Show every line below that includes the word "millimetres", copying each one in full.

☆ ☆ ☆ ☆ ☆ ☆ ☆

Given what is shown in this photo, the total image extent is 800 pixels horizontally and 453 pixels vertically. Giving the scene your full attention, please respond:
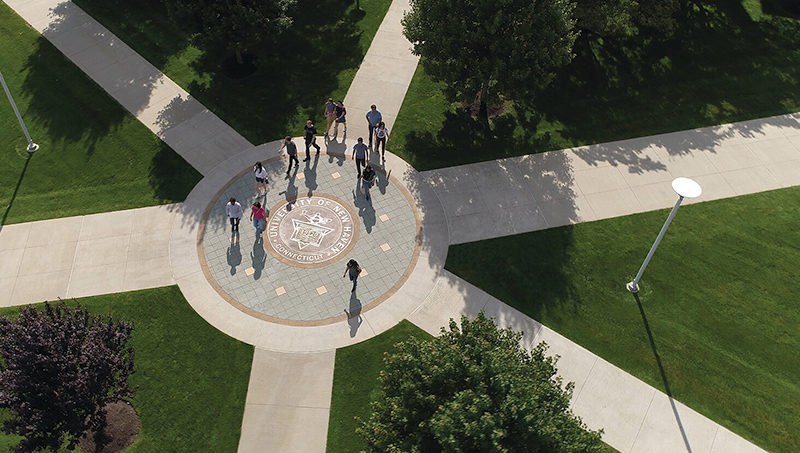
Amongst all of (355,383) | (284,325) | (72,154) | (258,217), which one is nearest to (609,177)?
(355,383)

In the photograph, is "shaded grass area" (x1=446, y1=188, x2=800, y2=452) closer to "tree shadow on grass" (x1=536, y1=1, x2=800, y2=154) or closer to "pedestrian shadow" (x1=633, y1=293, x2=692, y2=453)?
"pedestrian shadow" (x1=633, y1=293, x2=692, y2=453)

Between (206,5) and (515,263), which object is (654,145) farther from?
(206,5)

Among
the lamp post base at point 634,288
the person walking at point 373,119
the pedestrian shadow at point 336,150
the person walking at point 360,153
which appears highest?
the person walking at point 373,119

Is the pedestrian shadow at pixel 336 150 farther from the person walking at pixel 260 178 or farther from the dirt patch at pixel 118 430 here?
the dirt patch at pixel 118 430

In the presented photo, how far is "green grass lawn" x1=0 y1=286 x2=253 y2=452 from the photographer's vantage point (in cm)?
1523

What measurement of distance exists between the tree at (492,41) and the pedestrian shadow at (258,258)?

☆ ☆ ☆ ☆ ☆ ☆ ☆

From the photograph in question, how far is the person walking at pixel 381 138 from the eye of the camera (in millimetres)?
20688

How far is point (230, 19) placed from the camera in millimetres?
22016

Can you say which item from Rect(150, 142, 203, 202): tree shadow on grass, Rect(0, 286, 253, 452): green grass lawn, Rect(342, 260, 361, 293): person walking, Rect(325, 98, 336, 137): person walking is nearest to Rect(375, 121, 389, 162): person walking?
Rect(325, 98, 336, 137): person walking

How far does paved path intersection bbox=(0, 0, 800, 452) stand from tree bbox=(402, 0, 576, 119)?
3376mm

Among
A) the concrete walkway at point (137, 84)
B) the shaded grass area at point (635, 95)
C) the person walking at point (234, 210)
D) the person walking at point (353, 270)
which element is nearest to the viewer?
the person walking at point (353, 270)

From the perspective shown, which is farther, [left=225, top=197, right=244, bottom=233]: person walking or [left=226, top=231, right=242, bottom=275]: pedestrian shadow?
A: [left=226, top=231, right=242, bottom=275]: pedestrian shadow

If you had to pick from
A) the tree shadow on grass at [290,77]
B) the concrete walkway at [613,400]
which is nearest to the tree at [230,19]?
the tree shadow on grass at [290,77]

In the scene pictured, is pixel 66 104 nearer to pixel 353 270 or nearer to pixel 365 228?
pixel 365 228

☆ ☆ ☆ ☆ ☆ ☆ ☆

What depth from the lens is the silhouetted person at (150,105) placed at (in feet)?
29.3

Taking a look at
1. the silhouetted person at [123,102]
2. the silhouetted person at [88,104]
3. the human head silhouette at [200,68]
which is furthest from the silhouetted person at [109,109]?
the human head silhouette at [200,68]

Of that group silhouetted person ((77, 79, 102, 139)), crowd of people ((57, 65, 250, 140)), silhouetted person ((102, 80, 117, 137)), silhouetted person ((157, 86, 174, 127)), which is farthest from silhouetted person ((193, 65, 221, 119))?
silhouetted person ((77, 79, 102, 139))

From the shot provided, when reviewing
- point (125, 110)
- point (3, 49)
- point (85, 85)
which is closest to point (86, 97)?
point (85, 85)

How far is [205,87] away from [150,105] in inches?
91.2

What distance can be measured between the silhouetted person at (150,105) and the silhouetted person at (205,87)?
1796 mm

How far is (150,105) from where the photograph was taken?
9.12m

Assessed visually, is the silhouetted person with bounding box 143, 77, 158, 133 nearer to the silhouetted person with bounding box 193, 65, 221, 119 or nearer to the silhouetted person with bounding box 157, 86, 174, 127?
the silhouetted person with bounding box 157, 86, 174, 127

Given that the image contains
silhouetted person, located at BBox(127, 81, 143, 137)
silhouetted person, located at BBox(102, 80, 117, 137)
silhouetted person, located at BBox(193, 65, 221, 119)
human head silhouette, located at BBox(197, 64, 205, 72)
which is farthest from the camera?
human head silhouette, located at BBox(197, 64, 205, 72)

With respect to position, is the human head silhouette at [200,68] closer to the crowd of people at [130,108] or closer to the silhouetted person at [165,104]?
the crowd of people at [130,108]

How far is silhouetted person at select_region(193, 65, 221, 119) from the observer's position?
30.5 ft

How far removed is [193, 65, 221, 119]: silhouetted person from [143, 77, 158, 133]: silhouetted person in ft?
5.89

☆ ☆ ☆ ☆ ☆ ☆ ☆

RESULT OF THIS TASK:
From the photograph in question, how far is the person walking at pixel 381 138 from the eye of the camera (in millimetres)?
How far is point (230, 19) placed from the camera in millimetres?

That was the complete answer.